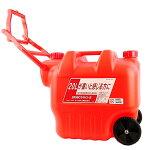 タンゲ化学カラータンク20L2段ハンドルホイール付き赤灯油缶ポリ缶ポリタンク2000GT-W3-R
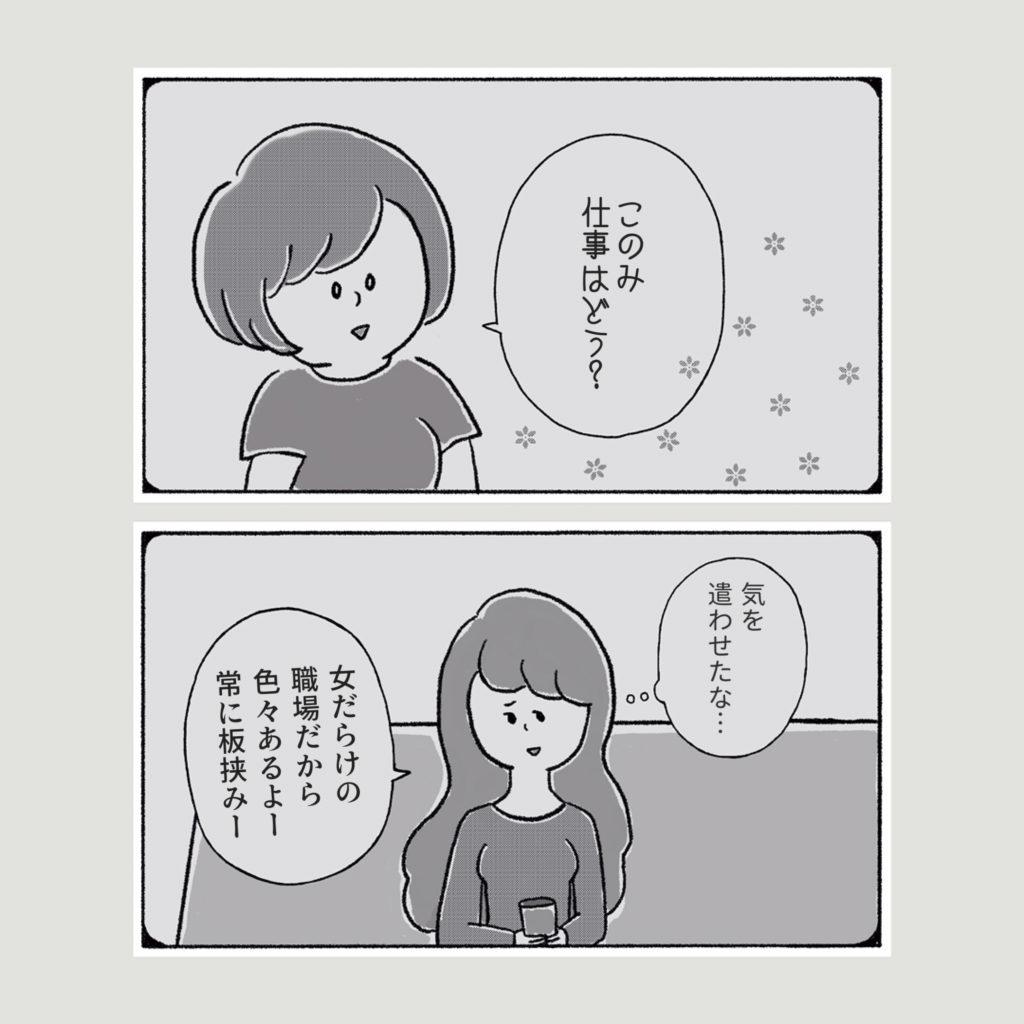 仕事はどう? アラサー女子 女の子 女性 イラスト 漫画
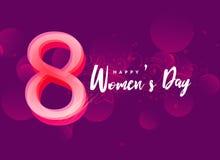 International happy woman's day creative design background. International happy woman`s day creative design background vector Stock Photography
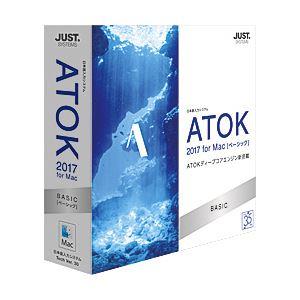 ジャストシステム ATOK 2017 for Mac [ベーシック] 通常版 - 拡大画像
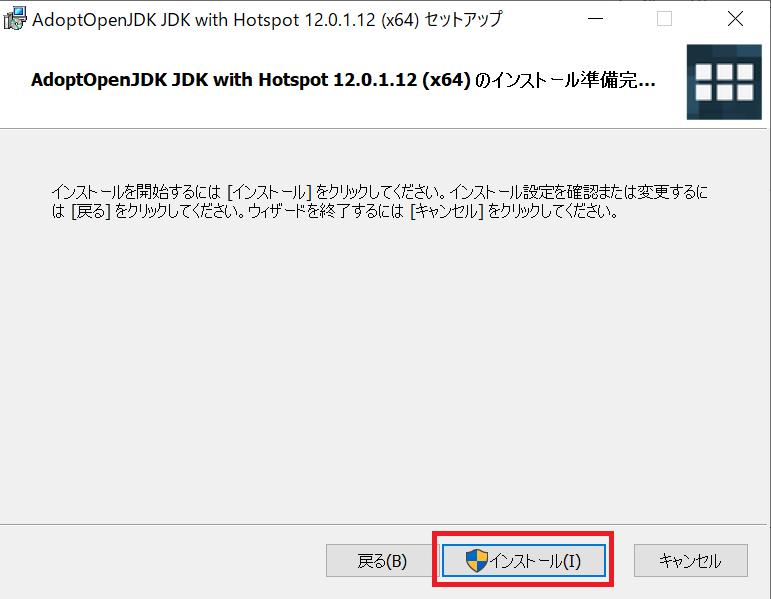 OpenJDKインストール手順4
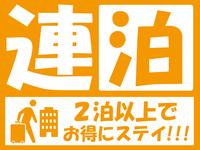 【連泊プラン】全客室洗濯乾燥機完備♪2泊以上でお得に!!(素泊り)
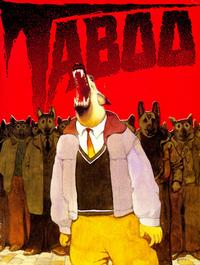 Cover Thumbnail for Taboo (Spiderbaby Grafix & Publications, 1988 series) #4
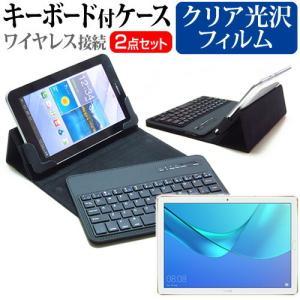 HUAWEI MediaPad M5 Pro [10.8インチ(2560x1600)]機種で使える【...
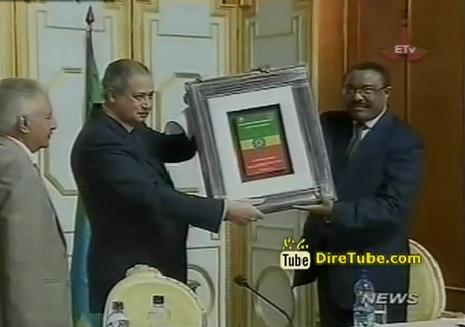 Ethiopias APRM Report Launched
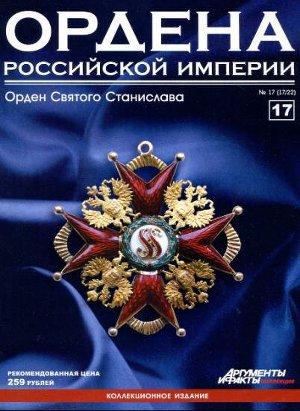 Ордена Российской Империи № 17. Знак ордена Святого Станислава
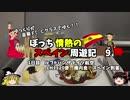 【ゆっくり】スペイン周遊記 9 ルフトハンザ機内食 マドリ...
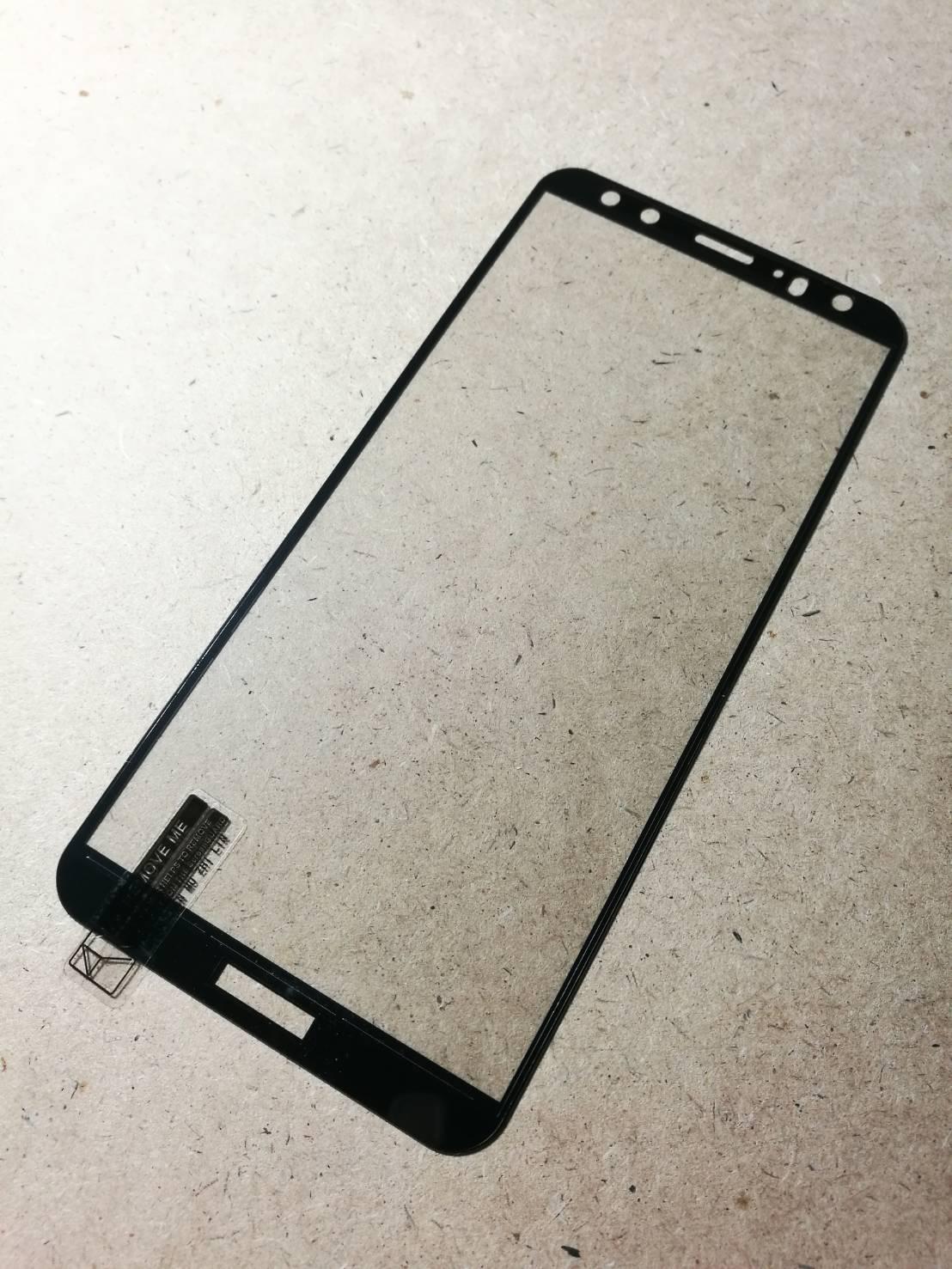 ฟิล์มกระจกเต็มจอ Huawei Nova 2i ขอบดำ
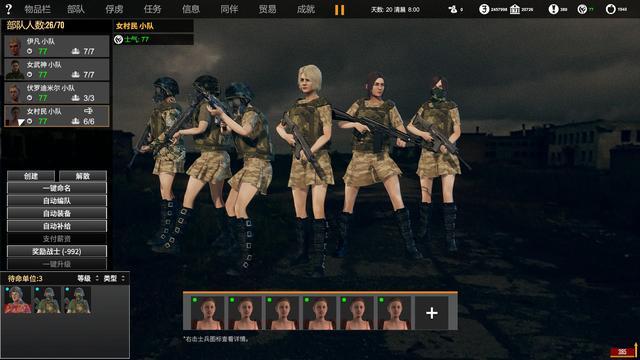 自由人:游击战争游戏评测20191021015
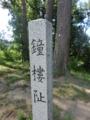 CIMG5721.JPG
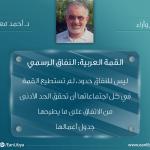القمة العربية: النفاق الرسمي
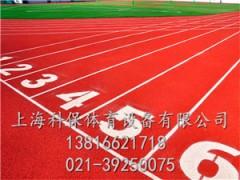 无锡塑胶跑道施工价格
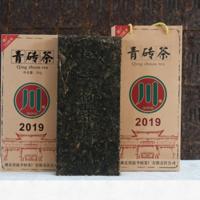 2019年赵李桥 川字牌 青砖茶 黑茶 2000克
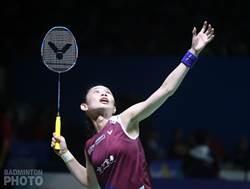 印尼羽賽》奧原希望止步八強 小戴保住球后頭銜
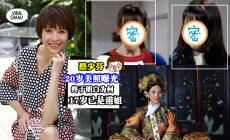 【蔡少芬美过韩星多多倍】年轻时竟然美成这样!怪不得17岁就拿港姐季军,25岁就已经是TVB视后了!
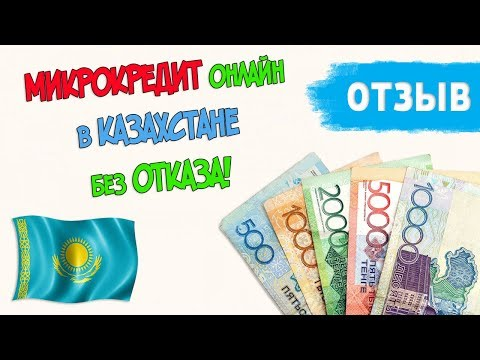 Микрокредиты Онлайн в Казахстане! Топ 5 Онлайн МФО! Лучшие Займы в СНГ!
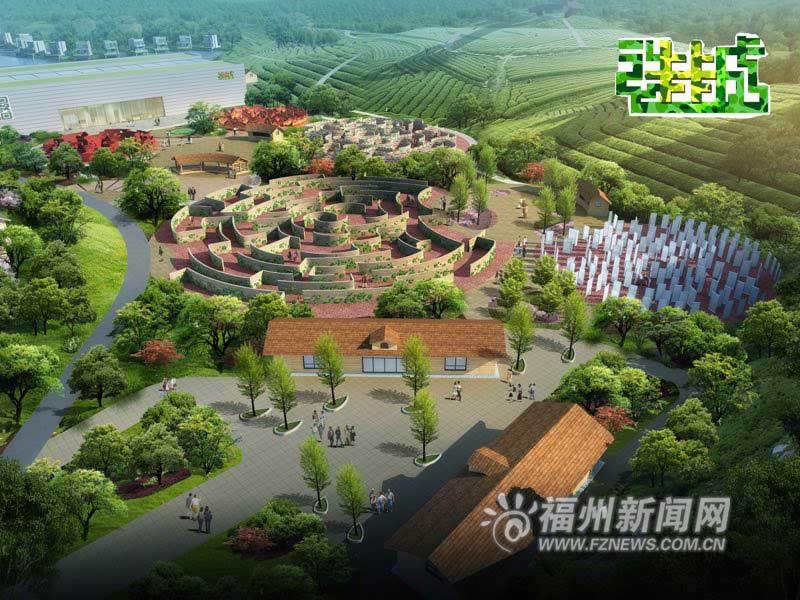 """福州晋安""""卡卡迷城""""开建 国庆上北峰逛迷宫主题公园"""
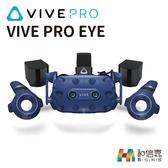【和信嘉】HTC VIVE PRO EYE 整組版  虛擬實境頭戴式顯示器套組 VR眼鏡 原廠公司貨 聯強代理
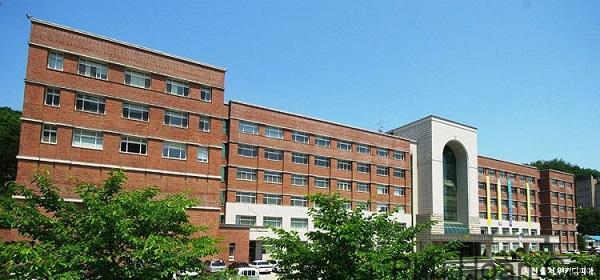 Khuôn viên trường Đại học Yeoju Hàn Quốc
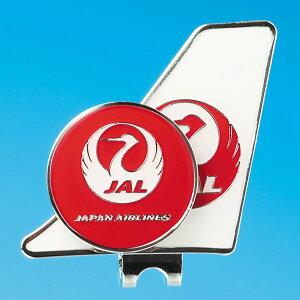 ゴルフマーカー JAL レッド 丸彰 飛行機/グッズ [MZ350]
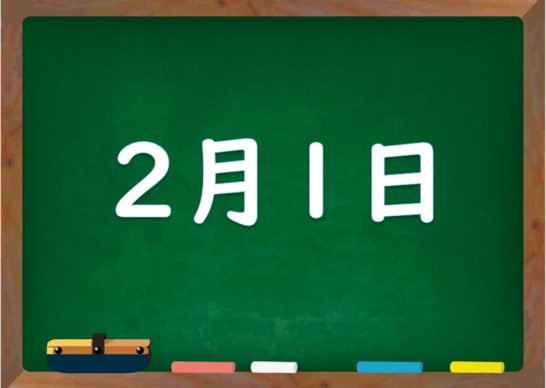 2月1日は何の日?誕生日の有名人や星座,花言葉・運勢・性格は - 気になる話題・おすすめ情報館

### THE TASK
This exercise asks for the data above to be given again exactly, without pictures.

### EXERCISE OUTPUT
 タンゲ化学カラータンク20L2段ハンドルホイール付き赤灯油缶ポリ缶ポリタンク2000GT-W3-R
 仕事はどう? アラサー女子 女の子 女性 イラスト 漫画
 International happy woman's day creative design background. International happy woman`s day creative design background vector Stock Photography
 ジャストシステム ATOK 2017 for Mac [ベーシック] 通常版 - 拡大画像
 OpenJDKインストール手順4
 【連泊プラン】全客室洗濯乾燥機完備♪2泊以上でお得に!!(素泊り)
 Cover Thumbnail for Taboo (Spiderbaby Grafix & Publications, 1988 series) #4
 HUAWEI MediaPad M5 Pro [10.8インチ(2560x1600)]機種で使える【...
 Ethiopias APRM Report Launched
 Ордена Российской Империи № 17. Знак ордена Святого Станислава
 【ゆっくり】スペイン周遊記 9 ルフトハンザ機内食 マドリ...
 ฟิล์มกระจกเต็มจอ Huawei Nova 2i ขอบดำ
 自由人:游击战争游戏评测20191021015
 CIMG5721.JPG
القمة العربية: النفاق الرسمي
 无锡塑胶跑道施工价格
 2019年赵李桥 川字牌 青砖茶 黑茶 2000克
 印尼羽賽》奧原希望止步八強 小戴保住球后頭銜
 【蔡少芬美过韩星多多倍】年轻时竟然美成这样!怪不得17岁就拿港姐季军,25岁就已经是TVB视后了!
 Микрокредиты Онлайн в Казахстане! Топ 5 Онлайн МФО! Лучшие Займы в СНГ!
 """福州晋安""""卡卡迷城""""开建 国庆上北峰逛迷宫主题公园"""
【和信嘉】HTC VIVE PRO EYE 整組版  虛擬實境頭戴式顯示器套組 VR眼鏡 原廠公司貨 聯強代理
 Khuôn viên trường Đại học Yeoju Hàn Quốc
 ゴルフマーカー JAL レッド 丸彰 飛行機/グッズ [MZ350]
 2月1日は何の日?誕生日の有名人や星座,花言葉・運勢・性格は - 気になる話題・おすすめ情報館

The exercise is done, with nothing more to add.